La respiration thoracique superficielle — devenue une habitude chez la plupart des adultes, surtout devant un écran, en réunion, en scrollant — active chroniquement le système sympathique. Le corps interprète une respiration rapide et superficielle comme un signal de danger, même s'il n'y en a pas. Le niveau de cortisol reste légèrement élevé. La digestion fonctionne en mode économie. Le sommeil est moins profond qu'il ne pourrait l'être.

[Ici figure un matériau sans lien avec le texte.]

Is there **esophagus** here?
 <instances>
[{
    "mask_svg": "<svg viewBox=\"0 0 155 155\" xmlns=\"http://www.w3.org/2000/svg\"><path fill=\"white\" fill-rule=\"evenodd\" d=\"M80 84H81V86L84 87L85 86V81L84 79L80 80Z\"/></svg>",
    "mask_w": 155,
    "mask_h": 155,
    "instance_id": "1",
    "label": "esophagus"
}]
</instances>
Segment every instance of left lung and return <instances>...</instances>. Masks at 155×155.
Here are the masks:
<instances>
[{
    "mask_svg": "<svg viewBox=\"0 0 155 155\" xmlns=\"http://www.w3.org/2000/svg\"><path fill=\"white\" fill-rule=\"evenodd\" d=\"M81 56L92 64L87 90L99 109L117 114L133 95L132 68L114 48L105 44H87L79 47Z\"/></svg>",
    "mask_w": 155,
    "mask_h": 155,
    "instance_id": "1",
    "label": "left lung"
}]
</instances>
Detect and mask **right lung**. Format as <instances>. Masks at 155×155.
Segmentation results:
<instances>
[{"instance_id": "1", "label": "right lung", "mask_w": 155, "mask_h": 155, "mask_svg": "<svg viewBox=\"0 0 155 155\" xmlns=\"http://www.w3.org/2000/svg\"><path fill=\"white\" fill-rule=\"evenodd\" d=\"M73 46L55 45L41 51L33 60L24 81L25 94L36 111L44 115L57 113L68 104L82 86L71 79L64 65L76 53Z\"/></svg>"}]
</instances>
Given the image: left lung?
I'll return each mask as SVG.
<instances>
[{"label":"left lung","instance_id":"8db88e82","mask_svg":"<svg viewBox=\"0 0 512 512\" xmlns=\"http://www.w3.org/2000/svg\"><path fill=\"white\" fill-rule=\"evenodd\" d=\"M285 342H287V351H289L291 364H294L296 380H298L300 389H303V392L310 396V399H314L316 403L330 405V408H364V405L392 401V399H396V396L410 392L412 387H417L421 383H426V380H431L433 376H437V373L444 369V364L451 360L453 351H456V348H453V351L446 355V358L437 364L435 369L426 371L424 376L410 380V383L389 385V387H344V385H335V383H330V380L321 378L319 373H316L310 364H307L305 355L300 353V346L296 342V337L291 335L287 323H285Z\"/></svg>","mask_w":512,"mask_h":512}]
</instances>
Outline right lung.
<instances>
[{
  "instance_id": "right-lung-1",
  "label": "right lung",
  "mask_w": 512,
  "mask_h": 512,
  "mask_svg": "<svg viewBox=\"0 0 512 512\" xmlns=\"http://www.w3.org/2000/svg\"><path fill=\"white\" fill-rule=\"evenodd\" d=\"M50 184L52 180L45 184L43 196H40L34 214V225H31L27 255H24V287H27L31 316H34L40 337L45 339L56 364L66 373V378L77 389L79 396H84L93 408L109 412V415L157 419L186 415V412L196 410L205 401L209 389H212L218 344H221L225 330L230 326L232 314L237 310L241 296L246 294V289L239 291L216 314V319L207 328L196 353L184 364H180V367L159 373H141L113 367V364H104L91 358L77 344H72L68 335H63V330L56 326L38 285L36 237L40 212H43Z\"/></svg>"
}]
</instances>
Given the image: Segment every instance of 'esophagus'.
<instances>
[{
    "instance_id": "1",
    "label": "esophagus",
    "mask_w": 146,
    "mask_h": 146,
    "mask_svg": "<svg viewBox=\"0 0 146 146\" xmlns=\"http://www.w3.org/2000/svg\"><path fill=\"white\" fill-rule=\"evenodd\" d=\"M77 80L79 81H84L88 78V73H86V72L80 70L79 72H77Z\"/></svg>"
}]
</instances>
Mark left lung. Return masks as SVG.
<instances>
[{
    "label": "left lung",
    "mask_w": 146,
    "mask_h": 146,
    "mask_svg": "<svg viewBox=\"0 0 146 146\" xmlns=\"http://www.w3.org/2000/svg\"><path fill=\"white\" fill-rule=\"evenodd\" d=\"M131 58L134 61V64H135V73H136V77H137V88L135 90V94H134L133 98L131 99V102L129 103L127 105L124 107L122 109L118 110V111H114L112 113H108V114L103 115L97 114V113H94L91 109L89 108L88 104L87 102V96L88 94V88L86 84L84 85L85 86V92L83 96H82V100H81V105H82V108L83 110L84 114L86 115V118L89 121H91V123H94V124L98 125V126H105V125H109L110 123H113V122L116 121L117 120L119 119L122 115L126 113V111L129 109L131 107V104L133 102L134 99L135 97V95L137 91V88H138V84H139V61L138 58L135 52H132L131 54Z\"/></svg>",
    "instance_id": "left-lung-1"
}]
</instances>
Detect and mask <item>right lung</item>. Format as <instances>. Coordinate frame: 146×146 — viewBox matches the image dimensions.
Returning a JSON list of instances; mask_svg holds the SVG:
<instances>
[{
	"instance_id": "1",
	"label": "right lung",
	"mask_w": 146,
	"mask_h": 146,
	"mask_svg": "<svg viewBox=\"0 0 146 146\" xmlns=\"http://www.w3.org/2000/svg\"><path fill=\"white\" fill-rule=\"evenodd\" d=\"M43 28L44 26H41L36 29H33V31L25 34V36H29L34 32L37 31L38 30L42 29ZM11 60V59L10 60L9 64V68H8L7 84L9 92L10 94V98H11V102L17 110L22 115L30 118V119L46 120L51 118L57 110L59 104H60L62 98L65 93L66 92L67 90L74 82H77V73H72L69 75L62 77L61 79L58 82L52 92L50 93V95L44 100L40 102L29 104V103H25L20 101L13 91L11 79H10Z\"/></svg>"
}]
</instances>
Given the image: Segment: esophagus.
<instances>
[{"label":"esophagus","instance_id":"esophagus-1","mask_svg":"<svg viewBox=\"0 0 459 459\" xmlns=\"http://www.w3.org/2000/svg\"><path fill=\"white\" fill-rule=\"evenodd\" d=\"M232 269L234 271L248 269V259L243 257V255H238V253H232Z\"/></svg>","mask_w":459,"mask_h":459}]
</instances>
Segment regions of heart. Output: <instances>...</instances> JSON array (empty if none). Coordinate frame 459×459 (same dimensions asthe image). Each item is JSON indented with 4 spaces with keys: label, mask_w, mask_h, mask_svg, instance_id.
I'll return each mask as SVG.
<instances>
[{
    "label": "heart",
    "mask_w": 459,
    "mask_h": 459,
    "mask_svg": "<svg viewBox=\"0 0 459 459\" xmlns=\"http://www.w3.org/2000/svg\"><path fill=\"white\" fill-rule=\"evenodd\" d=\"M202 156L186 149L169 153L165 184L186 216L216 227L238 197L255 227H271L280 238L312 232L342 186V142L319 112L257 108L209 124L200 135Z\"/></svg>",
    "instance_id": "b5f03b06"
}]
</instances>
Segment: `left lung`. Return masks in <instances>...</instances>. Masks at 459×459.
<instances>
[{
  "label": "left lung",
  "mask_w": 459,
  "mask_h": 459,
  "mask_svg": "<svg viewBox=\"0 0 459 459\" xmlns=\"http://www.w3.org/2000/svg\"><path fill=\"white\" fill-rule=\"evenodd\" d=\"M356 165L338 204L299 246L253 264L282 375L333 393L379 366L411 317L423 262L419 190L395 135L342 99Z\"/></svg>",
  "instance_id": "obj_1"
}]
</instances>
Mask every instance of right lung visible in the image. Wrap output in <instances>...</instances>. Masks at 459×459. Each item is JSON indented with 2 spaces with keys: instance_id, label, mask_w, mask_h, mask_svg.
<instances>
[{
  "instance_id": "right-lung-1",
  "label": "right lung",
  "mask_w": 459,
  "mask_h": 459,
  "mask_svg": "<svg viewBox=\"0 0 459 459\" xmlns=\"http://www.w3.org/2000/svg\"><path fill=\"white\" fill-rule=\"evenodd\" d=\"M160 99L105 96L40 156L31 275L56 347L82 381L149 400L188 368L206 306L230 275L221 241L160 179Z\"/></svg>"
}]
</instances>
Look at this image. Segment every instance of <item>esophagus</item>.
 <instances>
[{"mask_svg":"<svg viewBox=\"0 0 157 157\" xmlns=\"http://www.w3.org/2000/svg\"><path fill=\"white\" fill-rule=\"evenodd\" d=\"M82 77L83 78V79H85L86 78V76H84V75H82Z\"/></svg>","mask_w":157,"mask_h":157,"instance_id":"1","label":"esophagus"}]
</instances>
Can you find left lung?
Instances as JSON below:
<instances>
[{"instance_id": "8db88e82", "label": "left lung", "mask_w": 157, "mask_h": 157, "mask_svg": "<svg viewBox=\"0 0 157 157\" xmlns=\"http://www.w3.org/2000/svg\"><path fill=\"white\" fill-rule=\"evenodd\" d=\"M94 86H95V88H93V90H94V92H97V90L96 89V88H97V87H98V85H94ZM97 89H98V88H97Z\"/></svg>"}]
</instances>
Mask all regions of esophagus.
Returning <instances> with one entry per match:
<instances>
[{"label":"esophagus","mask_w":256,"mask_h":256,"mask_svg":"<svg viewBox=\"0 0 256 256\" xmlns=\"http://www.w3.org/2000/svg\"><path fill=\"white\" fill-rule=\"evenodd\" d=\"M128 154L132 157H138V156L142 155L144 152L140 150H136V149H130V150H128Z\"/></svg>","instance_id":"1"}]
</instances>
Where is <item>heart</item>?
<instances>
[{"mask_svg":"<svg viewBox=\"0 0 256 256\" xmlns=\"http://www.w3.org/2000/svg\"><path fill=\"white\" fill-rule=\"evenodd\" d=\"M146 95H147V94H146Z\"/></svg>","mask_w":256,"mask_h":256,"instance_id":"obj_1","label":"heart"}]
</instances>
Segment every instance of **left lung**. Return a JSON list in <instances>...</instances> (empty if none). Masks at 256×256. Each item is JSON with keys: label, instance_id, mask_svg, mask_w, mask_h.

En revanche, la respiration abdominale lente et profonde active le nerf vague — le nerf principal du système parasympathique. La fréquence cardiaque diminue, la tension artérielle diminue, la digestion redémarre, le cerveau passe du mode réactif au mode réflexif. Ce n'est pas de la méditation, pas de la philosophie — c'est de la physiologie.
« La respiration est le pont entre l'esprit, que vous pouvez contrôler, et le corps, qui le fait tout seul. »
Ce que la recherche moderne sur la respiration — des travaux d'Andrew Huberman aux études du physiologiste Konstantin Buteyko — a découvert au cours des dernières décennies, la tradition ayurvédique le savait déjà il y a 3 000 ans : la respiration n'est pas un phénomène qui accompagne la vie. Elle en est le tempo.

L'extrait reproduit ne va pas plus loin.